I should leave it alone. Should respect privacy.

Instead, I find myself flipping through pages of precise handwriting. Technical notes on each rower. Course diagrams. Race strategies.

And tucked between the last pages, a small paper calendar marked with red X's. At the bottom of the page, a note:Order refills by 3/15. CRITICAL.

My stomach drops as the pieces click into place. The careful distance. The neutral scent. The watchful eyes.

I close the notebook, replacing it exactly as I found it.

So that's her secret. The one Eli suspects. The one I've been sensing but refusing to acknowledge.

Our new coxswain isn't a Beta.

She's an Omega on suppressants.

And if her calendar is accurate, she's going to run out in less than two weeks, right in the middle of our first competition of the season.

chapter EIGHT

Eli

The door slams asJackson leaves, the sound echoing through my room like a punctuation mark. Period. End of discussion. Typical Reed exit strategy when emotions get too complicated.

I stretch carefully, cataloging the pleasant ache of well-used muscles and the less pleasant awareness that we're circling some unspoken truth neither of us wants to acknowledge. Not just about us, but about our new coxswain.

The sheets beside me still hold Jackson's body heat. I trace the indentation with my fingers, mind calculating the variables of our situation with the same precision I bring to race strategy.
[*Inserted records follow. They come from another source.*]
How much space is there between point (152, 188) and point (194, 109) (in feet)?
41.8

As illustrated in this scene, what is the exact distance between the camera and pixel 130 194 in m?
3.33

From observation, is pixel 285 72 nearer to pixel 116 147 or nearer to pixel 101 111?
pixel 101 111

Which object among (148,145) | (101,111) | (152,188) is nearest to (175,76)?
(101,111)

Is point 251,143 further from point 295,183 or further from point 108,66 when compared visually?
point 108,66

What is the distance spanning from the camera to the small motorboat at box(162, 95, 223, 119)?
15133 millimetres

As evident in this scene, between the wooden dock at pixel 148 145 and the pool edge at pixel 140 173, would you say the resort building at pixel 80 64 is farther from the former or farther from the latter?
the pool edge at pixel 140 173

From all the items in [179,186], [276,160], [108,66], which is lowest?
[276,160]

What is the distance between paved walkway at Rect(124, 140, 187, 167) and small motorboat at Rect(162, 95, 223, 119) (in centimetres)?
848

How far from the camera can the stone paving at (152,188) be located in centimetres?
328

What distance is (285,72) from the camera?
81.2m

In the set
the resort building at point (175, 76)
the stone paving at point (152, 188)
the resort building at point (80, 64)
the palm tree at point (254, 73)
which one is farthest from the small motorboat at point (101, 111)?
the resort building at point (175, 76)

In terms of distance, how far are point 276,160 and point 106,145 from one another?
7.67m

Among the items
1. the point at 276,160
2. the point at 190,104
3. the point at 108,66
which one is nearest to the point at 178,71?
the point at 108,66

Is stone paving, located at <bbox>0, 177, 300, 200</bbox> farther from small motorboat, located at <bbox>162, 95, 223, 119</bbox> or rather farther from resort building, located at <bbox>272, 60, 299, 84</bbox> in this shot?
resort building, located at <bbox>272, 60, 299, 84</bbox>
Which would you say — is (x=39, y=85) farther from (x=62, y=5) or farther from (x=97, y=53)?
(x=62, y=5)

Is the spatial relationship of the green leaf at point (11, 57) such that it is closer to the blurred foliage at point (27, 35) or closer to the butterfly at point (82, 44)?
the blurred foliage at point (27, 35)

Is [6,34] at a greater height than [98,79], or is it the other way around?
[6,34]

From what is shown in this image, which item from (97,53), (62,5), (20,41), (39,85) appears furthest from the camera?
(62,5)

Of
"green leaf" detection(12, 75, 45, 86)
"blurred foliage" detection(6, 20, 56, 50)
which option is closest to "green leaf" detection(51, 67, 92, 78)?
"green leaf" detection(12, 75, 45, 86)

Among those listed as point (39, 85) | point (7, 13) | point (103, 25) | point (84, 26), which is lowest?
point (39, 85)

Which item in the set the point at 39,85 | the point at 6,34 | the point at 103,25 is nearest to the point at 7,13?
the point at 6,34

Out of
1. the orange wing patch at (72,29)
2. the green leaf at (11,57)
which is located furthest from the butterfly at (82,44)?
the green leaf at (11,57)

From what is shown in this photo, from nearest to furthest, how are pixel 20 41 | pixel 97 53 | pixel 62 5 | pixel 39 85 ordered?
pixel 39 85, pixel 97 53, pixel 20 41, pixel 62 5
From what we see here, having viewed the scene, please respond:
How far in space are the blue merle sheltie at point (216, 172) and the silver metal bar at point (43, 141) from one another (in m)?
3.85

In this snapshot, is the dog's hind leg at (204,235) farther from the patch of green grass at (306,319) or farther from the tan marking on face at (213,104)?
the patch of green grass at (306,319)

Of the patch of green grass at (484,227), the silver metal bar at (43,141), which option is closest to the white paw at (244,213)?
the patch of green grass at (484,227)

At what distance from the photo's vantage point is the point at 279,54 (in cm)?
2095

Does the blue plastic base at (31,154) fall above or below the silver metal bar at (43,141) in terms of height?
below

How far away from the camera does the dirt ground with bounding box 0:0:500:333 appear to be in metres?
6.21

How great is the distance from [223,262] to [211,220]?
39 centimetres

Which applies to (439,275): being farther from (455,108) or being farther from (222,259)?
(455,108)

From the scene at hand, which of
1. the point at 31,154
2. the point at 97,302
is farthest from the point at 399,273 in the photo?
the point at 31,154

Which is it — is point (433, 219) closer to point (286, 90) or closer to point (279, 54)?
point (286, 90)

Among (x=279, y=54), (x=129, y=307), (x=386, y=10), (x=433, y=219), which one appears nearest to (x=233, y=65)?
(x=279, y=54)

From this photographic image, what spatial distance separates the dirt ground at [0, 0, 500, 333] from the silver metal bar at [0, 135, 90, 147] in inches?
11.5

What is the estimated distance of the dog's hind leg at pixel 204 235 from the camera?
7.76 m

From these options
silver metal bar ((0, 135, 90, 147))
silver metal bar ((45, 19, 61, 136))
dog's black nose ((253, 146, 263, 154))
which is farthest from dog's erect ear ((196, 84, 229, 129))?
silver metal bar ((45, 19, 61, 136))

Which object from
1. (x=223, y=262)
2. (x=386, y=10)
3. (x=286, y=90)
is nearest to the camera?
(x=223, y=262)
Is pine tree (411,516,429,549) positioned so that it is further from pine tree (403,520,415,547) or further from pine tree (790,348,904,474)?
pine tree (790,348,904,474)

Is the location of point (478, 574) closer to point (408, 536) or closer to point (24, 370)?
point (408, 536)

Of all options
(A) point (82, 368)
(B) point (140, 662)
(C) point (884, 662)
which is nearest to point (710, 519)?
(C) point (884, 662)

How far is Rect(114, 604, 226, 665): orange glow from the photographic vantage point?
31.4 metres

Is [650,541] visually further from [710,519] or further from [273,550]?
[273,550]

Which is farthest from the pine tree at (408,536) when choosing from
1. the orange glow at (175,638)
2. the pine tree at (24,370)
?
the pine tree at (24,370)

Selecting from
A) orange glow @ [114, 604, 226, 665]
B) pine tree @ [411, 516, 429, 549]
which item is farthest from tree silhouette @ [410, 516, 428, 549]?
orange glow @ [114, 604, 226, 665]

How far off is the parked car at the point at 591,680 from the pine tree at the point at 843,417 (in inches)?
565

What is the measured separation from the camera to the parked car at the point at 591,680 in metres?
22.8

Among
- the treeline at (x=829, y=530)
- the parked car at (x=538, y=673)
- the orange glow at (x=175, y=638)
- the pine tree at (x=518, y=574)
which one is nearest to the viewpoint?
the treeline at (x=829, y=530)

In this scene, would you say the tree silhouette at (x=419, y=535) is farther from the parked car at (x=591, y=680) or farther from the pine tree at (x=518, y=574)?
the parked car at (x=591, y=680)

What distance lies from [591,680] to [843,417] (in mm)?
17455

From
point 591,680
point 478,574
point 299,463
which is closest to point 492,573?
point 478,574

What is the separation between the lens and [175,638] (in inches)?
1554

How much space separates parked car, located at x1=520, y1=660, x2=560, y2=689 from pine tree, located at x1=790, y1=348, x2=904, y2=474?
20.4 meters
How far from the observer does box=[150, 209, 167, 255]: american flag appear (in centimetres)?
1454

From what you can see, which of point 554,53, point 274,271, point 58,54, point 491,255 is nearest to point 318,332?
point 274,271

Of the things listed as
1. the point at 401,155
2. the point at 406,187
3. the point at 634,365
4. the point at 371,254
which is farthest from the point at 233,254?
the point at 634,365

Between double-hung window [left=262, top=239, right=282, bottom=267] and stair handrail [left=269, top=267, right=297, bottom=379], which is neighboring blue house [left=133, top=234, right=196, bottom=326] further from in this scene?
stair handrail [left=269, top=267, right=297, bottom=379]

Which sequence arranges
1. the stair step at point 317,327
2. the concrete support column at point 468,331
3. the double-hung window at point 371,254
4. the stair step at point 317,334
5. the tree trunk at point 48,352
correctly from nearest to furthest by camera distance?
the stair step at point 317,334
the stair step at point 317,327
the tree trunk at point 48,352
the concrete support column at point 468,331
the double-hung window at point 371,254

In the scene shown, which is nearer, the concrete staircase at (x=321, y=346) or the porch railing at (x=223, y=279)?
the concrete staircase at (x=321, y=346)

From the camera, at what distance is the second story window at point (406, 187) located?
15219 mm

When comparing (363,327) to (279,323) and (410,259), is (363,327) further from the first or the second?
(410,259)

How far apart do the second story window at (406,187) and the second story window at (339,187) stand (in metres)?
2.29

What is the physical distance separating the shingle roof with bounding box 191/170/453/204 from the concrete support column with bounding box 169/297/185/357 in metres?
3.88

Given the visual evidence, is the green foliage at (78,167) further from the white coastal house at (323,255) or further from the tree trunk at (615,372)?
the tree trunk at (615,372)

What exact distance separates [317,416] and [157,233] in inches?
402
Three years of whatever this is. Three years of "just blowing off steam" and "helping each other out." Three years of pretending it's nothing more than convenience between teammates.

And now Reese Callahan arrives, upending the careful equilibrium we've established.
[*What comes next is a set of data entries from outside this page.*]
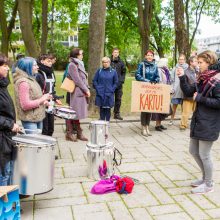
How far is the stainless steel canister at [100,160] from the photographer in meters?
5.32

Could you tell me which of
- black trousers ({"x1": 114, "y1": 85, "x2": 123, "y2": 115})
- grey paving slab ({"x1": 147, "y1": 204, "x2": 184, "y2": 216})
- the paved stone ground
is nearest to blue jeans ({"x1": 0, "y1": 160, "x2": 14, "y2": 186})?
the paved stone ground

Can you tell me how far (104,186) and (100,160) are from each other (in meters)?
0.50

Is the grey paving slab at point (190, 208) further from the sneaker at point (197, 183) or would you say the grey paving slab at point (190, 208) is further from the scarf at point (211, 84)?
the scarf at point (211, 84)

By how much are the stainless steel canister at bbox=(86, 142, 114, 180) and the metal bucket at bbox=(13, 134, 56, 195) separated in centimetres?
134

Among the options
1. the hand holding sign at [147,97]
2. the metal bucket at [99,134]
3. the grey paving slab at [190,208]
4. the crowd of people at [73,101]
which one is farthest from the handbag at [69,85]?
the grey paving slab at [190,208]

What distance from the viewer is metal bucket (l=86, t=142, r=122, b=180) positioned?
17.5 ft

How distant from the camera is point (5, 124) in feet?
12.6

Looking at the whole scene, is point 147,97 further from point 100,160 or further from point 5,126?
point 5,126

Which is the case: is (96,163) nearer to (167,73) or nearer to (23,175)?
(23,175)

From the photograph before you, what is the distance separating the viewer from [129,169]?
5.91m

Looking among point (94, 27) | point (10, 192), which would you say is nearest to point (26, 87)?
point (10, 192)

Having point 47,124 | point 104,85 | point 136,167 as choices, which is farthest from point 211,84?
point 104,85

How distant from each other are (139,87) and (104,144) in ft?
9.62

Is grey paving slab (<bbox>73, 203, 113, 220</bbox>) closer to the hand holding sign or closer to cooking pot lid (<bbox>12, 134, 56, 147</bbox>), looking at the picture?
cooking pot lid (<bbox>12, 134, 56, 147</bbox>)
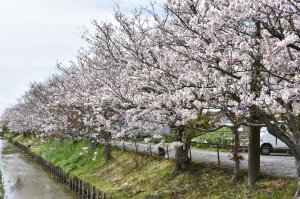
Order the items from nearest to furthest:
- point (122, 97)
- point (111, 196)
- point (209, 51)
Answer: point (209, 51), point (122, 97), point (111, 196)

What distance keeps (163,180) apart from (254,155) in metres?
5.65

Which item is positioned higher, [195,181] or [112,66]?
[112,66]

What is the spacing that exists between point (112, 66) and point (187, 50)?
217 inches

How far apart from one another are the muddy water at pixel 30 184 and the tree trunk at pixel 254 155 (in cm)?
1385

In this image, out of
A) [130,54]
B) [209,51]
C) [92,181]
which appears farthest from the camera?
[92,181]

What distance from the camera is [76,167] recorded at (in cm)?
2700

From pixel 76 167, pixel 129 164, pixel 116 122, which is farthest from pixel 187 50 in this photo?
pixel 76 167

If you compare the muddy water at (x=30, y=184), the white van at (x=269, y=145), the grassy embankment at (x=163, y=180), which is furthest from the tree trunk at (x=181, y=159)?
the muddy water at (x=30, y=184)

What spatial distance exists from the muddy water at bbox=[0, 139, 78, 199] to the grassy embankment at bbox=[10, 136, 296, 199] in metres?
1.84

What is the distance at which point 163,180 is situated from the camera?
1609cm

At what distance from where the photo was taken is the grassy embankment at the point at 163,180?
11.3m

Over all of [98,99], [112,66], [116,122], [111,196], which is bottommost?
[111,196]

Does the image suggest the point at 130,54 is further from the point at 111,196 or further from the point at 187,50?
the point at 111,196

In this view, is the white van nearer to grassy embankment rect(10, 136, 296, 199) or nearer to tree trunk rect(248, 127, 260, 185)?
grassy embankment rect(10, 136, 296, 199)
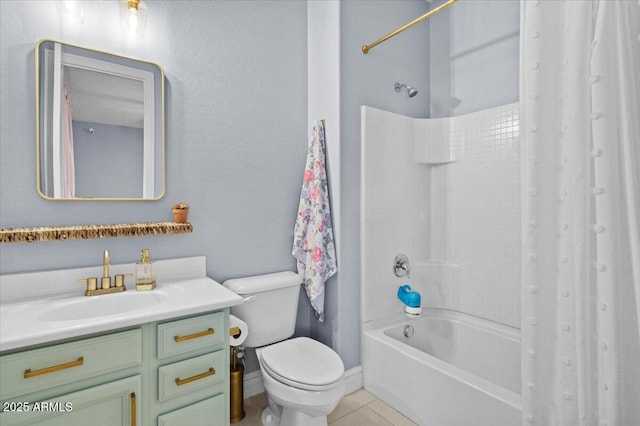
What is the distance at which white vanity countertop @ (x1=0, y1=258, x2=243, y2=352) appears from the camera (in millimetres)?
1079

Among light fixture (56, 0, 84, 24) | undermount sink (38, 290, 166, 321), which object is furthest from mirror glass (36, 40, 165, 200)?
undermount sink (38, 290, 166, 321)

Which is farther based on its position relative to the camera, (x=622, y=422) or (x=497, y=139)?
(x=497, y=139)

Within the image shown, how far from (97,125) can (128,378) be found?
1.12 m

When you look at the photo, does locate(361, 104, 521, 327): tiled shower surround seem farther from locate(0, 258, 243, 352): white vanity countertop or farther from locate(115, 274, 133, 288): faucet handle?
locate(115, 274, 133, 288): faucet handle

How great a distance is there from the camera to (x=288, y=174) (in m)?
2.17

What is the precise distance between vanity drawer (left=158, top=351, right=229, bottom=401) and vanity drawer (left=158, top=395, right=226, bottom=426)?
65mm

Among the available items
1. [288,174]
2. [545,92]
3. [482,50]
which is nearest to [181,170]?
[288,174]

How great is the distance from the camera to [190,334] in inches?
52.8

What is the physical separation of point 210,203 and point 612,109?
1.72 metres

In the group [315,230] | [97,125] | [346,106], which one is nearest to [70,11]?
[97,125]

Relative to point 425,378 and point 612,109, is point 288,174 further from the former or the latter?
point 612,109

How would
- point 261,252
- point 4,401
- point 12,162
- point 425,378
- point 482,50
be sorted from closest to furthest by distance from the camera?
point 4,401 → point 12,162 → point 425,378 → point 261,252 → point 482,50

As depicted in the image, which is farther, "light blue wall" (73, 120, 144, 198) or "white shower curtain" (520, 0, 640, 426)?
"light blue wall" (73, 120, 144, 198)

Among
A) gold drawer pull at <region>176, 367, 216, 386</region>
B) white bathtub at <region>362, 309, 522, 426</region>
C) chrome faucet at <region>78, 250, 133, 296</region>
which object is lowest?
white bathtub at <region>362, 309, 522, 426</region>
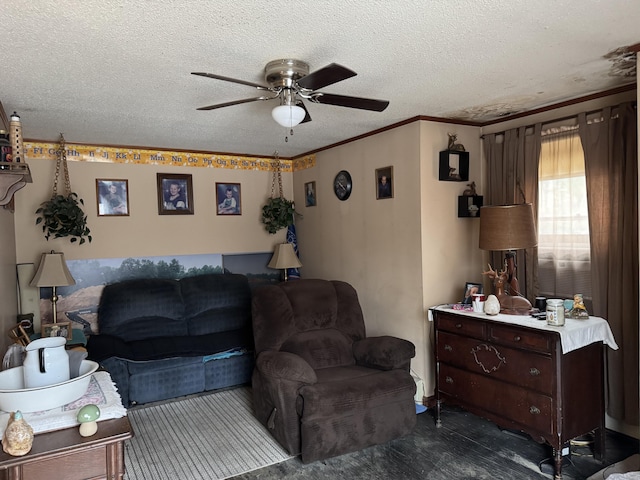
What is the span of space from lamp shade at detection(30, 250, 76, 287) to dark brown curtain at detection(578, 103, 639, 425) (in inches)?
168

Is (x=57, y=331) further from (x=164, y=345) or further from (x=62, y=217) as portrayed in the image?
(x=62, y=217)

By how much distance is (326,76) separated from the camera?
1.99m

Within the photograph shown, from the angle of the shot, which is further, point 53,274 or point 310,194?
point 310,194

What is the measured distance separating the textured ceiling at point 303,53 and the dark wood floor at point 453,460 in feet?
7.96

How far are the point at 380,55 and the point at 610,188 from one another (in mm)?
1907

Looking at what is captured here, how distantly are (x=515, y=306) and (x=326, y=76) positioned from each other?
211cm

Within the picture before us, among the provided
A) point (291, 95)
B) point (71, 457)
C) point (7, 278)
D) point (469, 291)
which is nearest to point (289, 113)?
point (291, 95)

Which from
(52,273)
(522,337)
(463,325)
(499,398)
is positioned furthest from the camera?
(52,273)

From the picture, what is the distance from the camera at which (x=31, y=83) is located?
102 inches

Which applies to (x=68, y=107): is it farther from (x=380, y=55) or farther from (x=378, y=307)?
(x=378, y=307)

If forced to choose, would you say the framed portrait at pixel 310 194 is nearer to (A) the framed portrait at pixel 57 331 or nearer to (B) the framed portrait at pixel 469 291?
(B) the framed portrait at pixel 469 291

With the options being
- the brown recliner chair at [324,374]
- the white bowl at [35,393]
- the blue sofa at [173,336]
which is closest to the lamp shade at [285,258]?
the blue sofa at [173,336]

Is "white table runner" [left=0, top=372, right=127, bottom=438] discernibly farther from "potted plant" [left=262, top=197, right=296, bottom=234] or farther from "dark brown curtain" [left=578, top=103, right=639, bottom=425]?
"potted plant" [left=262, top=197, right=296, bottom=234]

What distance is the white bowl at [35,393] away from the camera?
1.47m
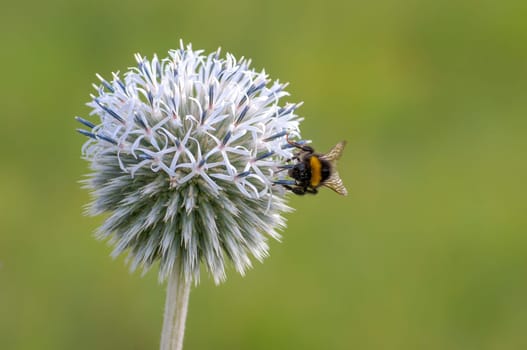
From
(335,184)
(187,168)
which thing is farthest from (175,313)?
(335,184)

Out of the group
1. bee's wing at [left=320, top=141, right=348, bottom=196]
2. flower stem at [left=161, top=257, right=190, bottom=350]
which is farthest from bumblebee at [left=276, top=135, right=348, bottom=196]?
flower stem at [left=161, top=257, right=190, bottom=350]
I push myself up, wincing slightly at the soreness. Jackson was rougher than usual tonight, but I'm not complaining. I like him that way. Intense, focused, letting his guard down in the only way he knows how.
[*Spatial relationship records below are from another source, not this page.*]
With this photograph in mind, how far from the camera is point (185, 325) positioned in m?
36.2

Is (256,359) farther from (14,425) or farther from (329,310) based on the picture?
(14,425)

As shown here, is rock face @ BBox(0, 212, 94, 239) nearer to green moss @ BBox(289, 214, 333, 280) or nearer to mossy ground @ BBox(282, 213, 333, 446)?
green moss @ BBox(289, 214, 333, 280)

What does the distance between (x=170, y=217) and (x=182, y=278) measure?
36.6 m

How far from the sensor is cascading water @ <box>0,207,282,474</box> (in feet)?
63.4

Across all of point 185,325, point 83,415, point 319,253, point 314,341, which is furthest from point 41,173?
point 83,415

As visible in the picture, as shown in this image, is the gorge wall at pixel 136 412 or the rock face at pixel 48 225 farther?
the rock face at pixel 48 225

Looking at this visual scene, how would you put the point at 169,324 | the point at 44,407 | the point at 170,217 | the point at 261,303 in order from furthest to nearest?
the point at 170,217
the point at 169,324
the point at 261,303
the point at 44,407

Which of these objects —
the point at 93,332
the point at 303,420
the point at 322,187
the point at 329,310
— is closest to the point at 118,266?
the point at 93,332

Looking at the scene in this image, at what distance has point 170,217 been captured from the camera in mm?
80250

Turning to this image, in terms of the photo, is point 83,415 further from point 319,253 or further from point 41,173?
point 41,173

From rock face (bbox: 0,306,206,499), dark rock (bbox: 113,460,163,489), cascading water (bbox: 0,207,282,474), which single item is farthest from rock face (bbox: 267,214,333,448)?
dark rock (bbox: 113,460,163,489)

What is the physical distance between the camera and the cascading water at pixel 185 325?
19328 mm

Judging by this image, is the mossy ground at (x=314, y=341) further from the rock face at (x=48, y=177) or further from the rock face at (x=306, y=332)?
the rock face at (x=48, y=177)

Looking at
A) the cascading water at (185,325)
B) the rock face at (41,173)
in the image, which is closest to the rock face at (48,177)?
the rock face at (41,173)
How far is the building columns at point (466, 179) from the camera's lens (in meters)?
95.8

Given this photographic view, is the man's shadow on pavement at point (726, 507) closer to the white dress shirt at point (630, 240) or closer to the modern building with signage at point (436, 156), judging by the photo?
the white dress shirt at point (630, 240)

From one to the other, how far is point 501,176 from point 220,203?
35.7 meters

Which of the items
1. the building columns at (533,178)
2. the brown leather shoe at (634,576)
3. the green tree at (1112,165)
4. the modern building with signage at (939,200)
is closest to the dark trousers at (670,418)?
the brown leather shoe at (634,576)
The shower beckons, and I spend longer than necessary under the hot spray, allowing myself the luxury of not thinking for once. Not analyzing. Not strategizing. Just feeling the water pour over tired muscles.

When I step out, towel around my waist, I check my phone. A text from Tyler about tomorrow's quiz in Advanced Statistical Methods. Nothing from Jackson, not that I expected anything. He'll return from his run, slip into his room without a word, and tomorrow we'll be teammates again. Nothing more, nothing less.

It's a pattern as predictable as the stroke rate Gray sets in the boat.

I dress and head downstairs for water, pausing at the foot of the stairs when I hear voices from the common room. Gray and Reese, still reviewing race footage. Their heads are bent close together over her tablet, both focused with that singular intensity they share.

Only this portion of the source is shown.